__Work task__.
Scan the data below and state the number of lines that include the word "site", adding no comment.

---------- Information shown ----------

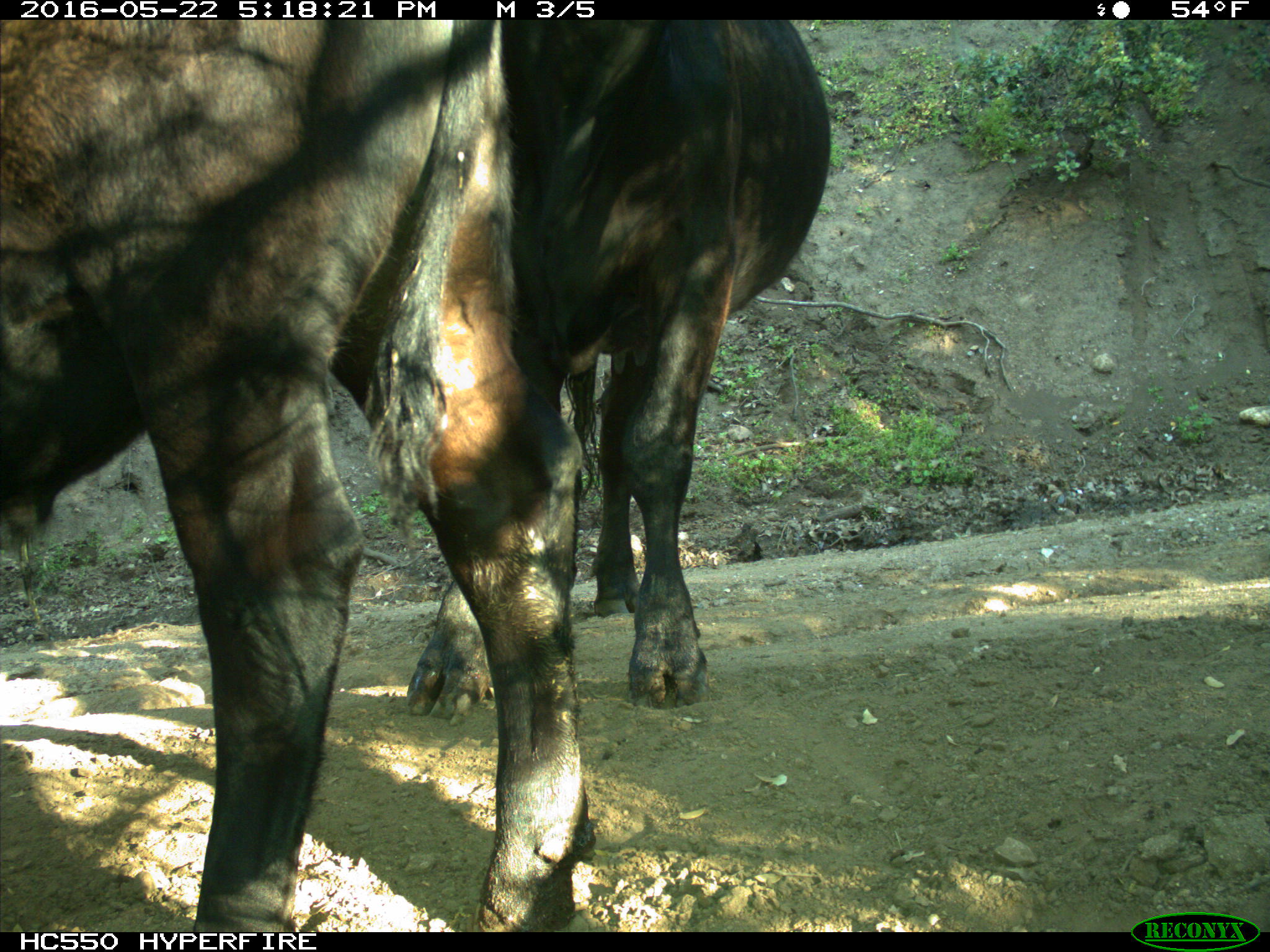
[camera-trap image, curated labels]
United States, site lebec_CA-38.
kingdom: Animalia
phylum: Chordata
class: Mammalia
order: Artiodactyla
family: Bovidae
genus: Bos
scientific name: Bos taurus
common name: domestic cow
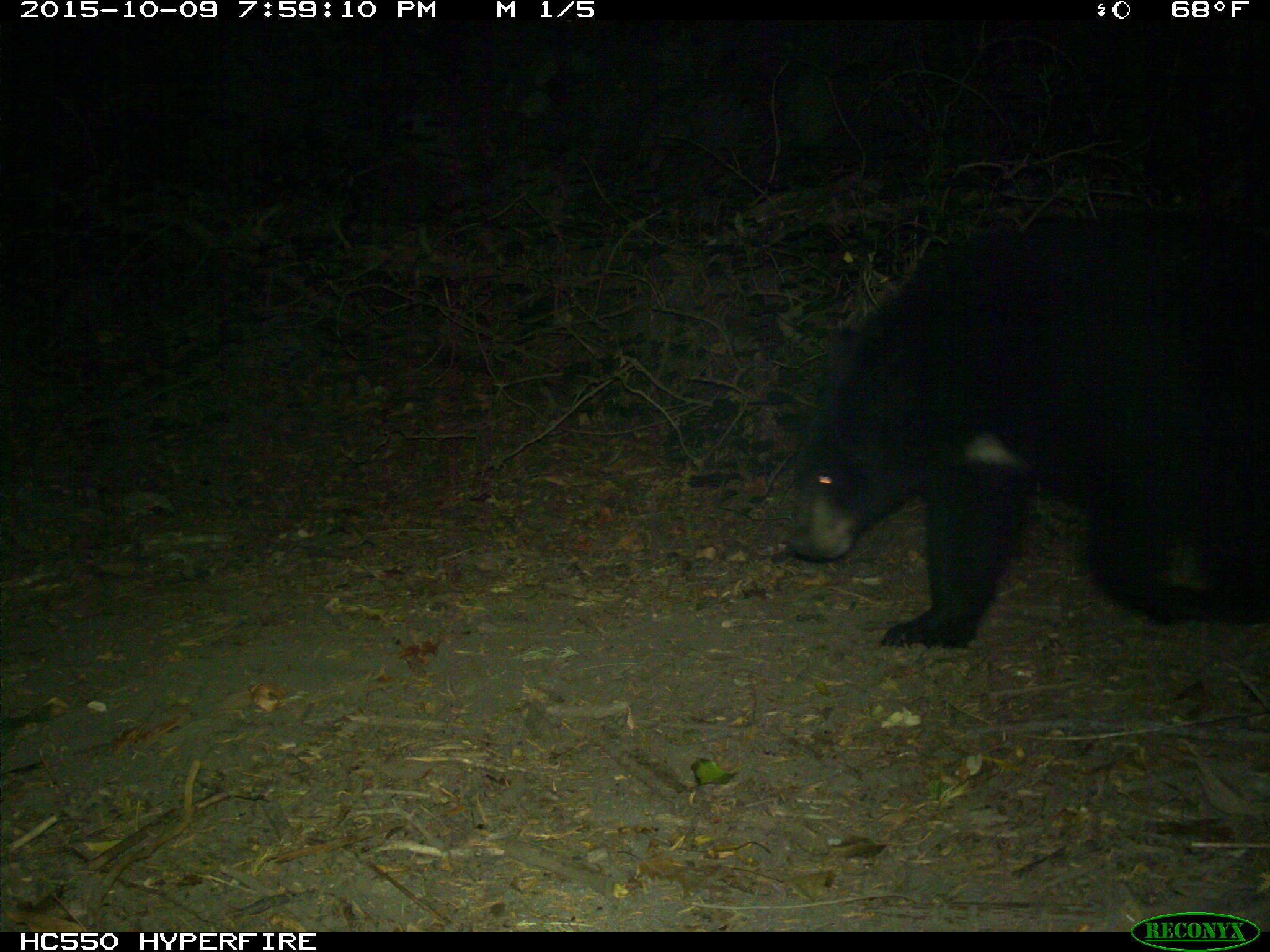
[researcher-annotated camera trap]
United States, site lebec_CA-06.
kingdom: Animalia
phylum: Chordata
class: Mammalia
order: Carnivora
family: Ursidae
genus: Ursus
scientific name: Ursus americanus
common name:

----------

__Solution to this problem__.
2